Otoko Oidon

Posted By on August 2, 2014


© 1976 Leiji MATSUMOTO / Kodansha Ltd.

Titre : 男おいどん / Otoko Oidon

Date de parution : 1971 – 1973

Manga culte au Japon, Otoko Oidon (“Je suis un homme !”) raconte les (més)aventures de Nobotta Ôyama, un jeune homme originaire de l’île de Kyûshû, fraîchement débarqué à la grande ville. Vivant dans une chambre de bonne insalubre, il va devoir chercher concilier travail et cours du soir, tout en essayant de trouver l’amour. Évidemment, le manga étant une comédie, rien ne se passe comme il le souhaiterait, et Nobotta ira de déceptions en catastrophes pour le plus grand plaisir du lecteur. Ce manga vaudra à Matsumoto de recevoir le prestigieux Prix Kodansha de la meilleure œuvre jeunesse en 1972. S’il n’est pas autobiographique, il est évident que Matsumoto s’est inspiré de sa propre expérience de jeune provincial arrivant à Tôkyô pour écrire l’histoire de Nobotta.
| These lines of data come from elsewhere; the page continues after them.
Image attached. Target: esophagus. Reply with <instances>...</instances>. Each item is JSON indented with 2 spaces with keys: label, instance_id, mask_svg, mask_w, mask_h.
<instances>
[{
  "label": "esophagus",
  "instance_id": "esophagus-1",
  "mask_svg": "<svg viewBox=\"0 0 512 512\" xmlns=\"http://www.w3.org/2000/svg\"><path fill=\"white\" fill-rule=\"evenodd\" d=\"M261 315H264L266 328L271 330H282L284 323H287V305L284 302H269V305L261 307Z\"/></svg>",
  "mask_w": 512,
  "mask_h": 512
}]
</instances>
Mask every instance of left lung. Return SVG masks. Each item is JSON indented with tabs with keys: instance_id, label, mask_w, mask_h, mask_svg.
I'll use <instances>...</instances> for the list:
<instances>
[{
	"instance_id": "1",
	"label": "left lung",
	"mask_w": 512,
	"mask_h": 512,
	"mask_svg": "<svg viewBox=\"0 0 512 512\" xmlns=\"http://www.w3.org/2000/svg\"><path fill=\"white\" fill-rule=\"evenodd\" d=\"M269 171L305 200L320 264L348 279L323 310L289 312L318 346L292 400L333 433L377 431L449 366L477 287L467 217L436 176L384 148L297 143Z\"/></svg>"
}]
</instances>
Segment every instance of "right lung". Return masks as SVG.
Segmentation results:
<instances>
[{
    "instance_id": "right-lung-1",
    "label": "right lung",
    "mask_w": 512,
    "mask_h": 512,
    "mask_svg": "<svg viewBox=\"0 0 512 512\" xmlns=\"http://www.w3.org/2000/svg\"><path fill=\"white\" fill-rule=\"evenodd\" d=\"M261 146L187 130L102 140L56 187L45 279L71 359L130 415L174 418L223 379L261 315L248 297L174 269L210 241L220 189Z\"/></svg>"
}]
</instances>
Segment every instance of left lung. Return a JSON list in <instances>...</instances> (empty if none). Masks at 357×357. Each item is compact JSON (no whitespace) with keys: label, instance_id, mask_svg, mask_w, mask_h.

De nombreux japonais se sont de toute évidence reconnus dans le jeune homme fauché : ce sera le premier grand succès populaire du mangaka.

Plusieurs ingrédients récurrents du Leijiverse seront popularisés par Otoko Oidon : le héros binoclard aux jambes arquées nommé Ôyama (Leiji révèlera, dans le volume 21 de Galaxy Express 999, que Nobotta est en réalité un lointain ancêtre de Tochirô), les caleçons à rayures, l’oiseau improbable Tori-san… Un gag d’Otoko Oidon est également resté célèbre : en raison de l’insalubrité de ses conditions de vie, Nobotta est victime de mycoses génitales, symbolisées par des champignons poussant dans ses caleçons ! Une affliction dont Matsumoto lui-même a souffert, tout comme de nombreux japonais à l’époque, souvent sans oser en parler en raison de son caractère intime et “honteux”. En traitant ce sujet par l’humour, Matsumoto a contribué à briser ce tabou, encourageant les victimes à chercher le traitement nécessaire. Il est encore aujourd’hui très fier d’avoir pu rendre service à ses compagnons d’infortune !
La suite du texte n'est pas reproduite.